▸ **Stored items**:
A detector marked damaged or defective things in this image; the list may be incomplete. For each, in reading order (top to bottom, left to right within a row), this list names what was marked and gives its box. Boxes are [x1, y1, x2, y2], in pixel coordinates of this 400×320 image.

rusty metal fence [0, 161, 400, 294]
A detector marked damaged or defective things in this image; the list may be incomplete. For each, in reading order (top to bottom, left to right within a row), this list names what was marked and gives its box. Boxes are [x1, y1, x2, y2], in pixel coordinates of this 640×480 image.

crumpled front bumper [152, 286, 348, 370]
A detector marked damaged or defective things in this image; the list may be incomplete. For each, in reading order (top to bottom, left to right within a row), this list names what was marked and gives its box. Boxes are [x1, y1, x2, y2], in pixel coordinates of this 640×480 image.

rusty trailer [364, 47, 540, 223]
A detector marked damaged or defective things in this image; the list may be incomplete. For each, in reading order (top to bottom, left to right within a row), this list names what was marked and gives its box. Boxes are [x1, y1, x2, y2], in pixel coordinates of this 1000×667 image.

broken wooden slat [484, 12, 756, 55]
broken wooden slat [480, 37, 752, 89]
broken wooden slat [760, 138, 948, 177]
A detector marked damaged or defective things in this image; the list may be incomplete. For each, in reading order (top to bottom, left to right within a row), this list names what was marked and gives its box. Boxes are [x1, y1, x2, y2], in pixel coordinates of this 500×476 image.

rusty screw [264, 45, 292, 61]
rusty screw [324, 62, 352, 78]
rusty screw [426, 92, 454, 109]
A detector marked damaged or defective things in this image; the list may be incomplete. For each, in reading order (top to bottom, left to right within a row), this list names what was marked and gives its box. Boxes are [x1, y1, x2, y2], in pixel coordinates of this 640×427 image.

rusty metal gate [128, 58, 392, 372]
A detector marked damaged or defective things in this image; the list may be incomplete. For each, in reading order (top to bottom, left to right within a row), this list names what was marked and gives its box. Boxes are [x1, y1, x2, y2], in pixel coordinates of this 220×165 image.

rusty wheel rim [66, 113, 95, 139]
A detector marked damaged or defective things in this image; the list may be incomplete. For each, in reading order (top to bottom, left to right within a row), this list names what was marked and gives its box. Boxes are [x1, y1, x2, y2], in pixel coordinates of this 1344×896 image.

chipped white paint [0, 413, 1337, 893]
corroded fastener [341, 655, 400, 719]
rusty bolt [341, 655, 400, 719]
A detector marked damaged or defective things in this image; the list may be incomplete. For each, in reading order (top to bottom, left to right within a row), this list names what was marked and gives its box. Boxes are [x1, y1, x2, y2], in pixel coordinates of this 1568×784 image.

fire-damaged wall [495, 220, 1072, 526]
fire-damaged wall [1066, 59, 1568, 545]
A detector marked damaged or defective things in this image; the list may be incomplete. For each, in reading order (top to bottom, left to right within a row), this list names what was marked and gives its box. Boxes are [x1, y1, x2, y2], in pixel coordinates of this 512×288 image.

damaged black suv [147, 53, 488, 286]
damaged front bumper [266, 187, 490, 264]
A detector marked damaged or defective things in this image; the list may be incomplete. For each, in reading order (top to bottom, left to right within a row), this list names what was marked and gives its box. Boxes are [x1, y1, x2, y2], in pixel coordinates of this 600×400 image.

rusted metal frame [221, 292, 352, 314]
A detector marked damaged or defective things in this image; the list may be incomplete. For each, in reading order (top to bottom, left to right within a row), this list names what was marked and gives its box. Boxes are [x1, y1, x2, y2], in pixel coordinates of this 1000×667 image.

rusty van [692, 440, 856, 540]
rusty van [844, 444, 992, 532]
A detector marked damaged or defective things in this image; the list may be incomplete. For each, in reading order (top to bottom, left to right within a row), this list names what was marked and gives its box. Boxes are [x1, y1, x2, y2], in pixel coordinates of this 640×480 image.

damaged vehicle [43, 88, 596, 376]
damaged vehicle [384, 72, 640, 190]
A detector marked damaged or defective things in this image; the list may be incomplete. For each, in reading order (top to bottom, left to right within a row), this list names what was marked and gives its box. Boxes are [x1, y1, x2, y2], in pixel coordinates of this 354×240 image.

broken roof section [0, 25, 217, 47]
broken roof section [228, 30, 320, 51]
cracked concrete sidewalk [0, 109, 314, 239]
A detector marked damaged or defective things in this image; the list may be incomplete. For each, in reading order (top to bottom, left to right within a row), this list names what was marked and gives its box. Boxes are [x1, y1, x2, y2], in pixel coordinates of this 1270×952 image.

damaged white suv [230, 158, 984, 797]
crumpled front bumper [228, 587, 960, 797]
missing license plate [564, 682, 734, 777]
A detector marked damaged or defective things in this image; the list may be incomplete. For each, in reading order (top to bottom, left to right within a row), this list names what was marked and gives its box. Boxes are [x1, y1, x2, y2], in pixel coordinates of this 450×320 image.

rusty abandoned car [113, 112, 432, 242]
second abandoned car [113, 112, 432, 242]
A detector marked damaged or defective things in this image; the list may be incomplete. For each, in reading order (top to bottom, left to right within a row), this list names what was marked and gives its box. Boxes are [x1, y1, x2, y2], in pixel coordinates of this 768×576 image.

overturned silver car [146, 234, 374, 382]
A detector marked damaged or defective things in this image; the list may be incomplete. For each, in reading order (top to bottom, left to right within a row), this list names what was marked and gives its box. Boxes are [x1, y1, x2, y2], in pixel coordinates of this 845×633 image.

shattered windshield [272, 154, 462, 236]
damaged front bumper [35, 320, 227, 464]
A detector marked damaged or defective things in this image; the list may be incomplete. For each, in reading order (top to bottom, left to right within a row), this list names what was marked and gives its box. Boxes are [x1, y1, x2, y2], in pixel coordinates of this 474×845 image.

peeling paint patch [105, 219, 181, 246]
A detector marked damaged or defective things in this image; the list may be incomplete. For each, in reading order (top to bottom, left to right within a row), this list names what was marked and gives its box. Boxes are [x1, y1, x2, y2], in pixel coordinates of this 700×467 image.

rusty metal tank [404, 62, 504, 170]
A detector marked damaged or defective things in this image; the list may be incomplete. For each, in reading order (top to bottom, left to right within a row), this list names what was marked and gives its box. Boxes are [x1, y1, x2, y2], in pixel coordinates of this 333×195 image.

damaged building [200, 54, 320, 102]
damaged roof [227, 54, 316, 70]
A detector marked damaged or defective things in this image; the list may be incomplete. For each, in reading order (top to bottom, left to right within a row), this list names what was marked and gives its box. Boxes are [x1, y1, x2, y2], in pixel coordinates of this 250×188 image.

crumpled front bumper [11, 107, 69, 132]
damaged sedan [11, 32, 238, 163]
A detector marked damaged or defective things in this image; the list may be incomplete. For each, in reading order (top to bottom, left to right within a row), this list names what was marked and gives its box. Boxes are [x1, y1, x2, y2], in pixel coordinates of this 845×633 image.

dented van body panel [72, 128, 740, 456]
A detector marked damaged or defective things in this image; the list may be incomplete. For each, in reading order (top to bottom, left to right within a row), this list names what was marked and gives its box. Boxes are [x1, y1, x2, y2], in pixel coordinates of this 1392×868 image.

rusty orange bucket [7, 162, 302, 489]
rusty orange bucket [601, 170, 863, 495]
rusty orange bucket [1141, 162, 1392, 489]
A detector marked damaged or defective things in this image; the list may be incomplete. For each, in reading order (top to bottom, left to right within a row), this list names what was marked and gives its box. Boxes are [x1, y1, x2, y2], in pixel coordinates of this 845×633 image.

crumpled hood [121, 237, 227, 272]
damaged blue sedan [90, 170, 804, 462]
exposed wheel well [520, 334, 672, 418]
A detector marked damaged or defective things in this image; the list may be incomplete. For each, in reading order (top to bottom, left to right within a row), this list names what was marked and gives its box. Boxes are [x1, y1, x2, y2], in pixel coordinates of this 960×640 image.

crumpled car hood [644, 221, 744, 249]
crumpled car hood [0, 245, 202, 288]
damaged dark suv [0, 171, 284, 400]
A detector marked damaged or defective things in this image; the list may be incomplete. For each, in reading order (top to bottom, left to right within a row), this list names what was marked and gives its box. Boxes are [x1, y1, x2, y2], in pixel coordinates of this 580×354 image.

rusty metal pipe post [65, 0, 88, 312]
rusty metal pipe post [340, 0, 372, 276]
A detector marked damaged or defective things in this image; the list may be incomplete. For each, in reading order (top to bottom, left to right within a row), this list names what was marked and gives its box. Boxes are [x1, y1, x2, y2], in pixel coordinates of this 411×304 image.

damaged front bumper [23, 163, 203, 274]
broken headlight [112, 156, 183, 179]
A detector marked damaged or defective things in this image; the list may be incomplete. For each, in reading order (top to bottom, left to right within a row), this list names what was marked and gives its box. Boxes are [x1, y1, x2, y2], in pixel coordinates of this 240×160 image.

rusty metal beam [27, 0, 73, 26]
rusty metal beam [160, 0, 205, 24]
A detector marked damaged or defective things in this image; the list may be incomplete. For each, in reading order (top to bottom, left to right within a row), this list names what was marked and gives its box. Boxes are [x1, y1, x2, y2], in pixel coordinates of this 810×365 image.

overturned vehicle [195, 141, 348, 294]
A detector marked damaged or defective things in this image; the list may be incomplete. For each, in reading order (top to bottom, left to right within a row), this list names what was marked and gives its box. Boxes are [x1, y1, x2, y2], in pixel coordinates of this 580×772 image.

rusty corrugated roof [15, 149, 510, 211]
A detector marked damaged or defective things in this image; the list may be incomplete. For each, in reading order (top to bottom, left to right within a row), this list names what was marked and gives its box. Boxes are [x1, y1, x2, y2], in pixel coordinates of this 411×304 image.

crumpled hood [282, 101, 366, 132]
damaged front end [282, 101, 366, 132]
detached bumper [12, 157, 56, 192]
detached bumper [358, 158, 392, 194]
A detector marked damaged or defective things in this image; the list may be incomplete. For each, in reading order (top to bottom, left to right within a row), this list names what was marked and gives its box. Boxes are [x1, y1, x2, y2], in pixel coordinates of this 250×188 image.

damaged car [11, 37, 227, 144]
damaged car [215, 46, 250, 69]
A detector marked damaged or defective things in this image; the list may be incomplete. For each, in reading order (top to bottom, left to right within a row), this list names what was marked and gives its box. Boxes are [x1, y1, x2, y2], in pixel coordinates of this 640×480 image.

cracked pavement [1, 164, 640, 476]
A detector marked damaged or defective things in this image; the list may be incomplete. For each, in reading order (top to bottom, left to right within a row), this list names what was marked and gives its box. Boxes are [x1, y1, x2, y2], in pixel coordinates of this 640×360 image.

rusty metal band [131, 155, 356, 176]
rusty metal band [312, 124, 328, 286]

▸ **WORK INSTRUCTION**:
Repeat, without changes, every line from the one that contains "this 640×360 image." through the final line of the data.

▸ **SOLUTION TO THIS PROBLEM**:
A detector marked damaged or defective things in this image; the list may be incomplete. For each, in reading order (top to bottom, left to right within a row), this list names what was marked and gives its box. Boxes are [x1, y1, x2, y2], in pixel coordinates of this 640×360 image.

rusty metal band [131, 155, 356, 176]
rusty metal band [312, 124, 328, 286]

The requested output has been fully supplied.